[Records of scene questions]
:::

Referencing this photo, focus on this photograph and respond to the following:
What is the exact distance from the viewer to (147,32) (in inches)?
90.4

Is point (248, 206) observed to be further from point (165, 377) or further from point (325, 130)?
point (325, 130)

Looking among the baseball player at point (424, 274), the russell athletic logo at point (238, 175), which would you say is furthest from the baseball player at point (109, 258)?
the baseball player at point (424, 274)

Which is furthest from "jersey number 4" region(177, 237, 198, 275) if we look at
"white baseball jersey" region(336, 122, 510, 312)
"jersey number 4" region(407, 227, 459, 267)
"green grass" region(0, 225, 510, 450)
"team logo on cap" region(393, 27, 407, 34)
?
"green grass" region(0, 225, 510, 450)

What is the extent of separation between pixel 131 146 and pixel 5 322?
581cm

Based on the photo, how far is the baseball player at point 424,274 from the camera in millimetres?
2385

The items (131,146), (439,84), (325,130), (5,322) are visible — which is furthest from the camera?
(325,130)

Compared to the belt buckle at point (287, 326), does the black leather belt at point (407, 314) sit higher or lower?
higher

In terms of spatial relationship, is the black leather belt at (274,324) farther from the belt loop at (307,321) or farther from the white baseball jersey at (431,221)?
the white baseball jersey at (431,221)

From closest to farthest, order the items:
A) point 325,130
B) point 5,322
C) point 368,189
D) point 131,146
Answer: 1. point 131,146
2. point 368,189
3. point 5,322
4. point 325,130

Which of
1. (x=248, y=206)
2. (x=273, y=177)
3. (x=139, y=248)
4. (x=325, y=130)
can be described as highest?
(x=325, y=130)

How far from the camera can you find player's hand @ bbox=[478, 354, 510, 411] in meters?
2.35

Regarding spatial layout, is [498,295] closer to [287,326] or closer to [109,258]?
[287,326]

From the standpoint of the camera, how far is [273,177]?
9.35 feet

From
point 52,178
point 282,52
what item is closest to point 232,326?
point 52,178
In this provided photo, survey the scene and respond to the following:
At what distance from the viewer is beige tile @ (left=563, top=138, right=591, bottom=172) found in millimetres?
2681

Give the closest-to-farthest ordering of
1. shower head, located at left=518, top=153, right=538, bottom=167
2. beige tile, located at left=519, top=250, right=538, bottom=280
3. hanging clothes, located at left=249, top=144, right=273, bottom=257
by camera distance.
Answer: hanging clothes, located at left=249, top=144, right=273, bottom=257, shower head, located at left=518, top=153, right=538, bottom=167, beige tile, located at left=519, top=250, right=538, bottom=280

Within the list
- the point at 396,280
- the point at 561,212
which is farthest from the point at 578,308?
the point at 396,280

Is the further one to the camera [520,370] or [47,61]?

:::

** PROBLEM TO WORK ON **
Convert all of the lines above into a numbered list, omitting any blank lines.

** OUTPUT **
1. Referencing this photo, focus on this photograph and respond to the following:
2. What is the exact distance from the viewer to (147,32) (in inches)?
3. 90.4
4. Is point (248, 206) observed to be further from point (165, 377) or further from point (325, 130)?
5. point (325, 130)
6. Looking among the baseball player at point (424, 274), the russell athletic logo at point (238, 175), which would you say is furthest from the baseball player at point (109, 258)?
7. the baseball player at point (424, 274)
8. Which is furthest from "jersey number 4" region(177, 237, 198, 275) if we look at
9. "white baseball jersey" region(336, 122, 510, 312)
10. "jersey number 4" region(407, 227, 459, 267)
11. "green grass" region(0, 225, 510, 450)
12. "team logo on cap" region(393, 27, 407, 34)
13. ?
14. "green grass" region(0, 225, 510, 450)
15. What is the extent of separation between pixel 131 146 and pixel 5 322?
16. 581cm
17. Based on the photo, how far is the baseball player at point 424,274 from the camera in millimetres?
18. 2385
19. The items (131,146), (439,84), (325,130), (5,322) are visible — which is furthest from the camera?
20. (325,130)
21. Compared to the belt buckle at point (287, 326), does the black leather belt at point (407, 314) sit higher or lower?
22. higher
23. In terms of spatial relationship, is the black leather belt at (274,324) farther from the belt loop at (307,321) or farther from the white baseball jersey at (431,221)?
24. the white baseball jersey at (431,221)
25. From closest to farthest, order the items:
26. A) point 325,130
27. B) point 5,322
28. C) point 368,189
29. D) point 131,146
30. Answer: 1. point 131,146
31. 2. point 368,189
32. 3. point 5,322
33. 4. point 325,130
34. Which of
35. 1. (x=248, y=206)
36. 2. (x=273, y=177)
37. 3. (x=139, y=248)
38. 4. (x=325, y=130)
39. can be described as highest?
40. (x=325, y=130)
41. How far from the camera can you find player's hand @ bbox=[478, 354, 510, 411] in meters?
42. 2.35
43. Regarding spatial layout, is [498,295] closer to [287,326] or closer to [109,258]?
44. [287,326]
45. From the standpoint of the camera, how far is [273,177]?
46. 9.35 feet
47. From
48. point 52,178
49. point 282,52
50. what item is closest to point 232,326?
51. point 52,178
52. In this provided photo, survey the scene and respond to the following:
53. At what distance from the viewer is beige tile @ (left=563, top=138, right=591, bottom=172) found in millimetres?
54. 2681
55. Give the closest-to-farthest ordering of
56. 1. shower head, located at left=518, top=153, right=538, bottom=167
57. 2. beige tile, located at left=519, top=250, right=538, bottom=280
58. 3. hanging clothes, located at left=249, top=144, right=273, bottom=257
59. by camera distance.
60. Answer: hanging clothes, located at left=249, top=144, right=273, bottom=257, shower head, located at left=518, top=153, right=538, bottom=167, beige tile, located at left=519, top=250, right=538, bottom=280
61. Within the list
62. - the point at 396,280
63. - the point at 561,212
64. which is farthest from the point at 578,308?
65. the point at 396,280
66. Is the further one to the camera [520,370] or [47,61]?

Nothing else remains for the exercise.